Top of Information supplied

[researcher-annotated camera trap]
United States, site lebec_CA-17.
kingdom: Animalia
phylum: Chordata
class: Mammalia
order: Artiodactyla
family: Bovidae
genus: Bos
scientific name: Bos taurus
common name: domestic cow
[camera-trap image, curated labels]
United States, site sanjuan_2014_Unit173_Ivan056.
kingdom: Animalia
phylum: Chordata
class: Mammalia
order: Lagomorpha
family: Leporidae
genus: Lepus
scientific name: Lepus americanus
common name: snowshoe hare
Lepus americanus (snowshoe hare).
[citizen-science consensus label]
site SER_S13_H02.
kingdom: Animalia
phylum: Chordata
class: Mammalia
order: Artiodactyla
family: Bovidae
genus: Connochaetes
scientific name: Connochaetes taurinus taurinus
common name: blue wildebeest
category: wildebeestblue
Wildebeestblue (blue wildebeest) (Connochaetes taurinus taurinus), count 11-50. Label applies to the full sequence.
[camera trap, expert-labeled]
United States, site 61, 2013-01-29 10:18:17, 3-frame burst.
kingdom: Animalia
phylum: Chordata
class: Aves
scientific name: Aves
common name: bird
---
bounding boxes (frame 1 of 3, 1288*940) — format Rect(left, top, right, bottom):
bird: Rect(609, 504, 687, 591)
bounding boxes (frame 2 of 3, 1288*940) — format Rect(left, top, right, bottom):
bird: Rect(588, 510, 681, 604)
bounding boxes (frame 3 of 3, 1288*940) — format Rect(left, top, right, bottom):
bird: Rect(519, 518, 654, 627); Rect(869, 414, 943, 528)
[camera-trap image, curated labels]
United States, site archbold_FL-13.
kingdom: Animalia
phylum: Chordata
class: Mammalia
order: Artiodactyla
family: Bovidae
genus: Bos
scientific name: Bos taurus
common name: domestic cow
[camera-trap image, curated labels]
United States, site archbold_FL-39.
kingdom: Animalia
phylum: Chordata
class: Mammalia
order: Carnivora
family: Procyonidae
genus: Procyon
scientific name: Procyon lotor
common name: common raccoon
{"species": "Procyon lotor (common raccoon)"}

Bottom of Information supplied

#### Exercise requirements:
Determine the number of lines in the data that include the string "site". Only that number belongs in the answer.

#### Answer to the exercise:
6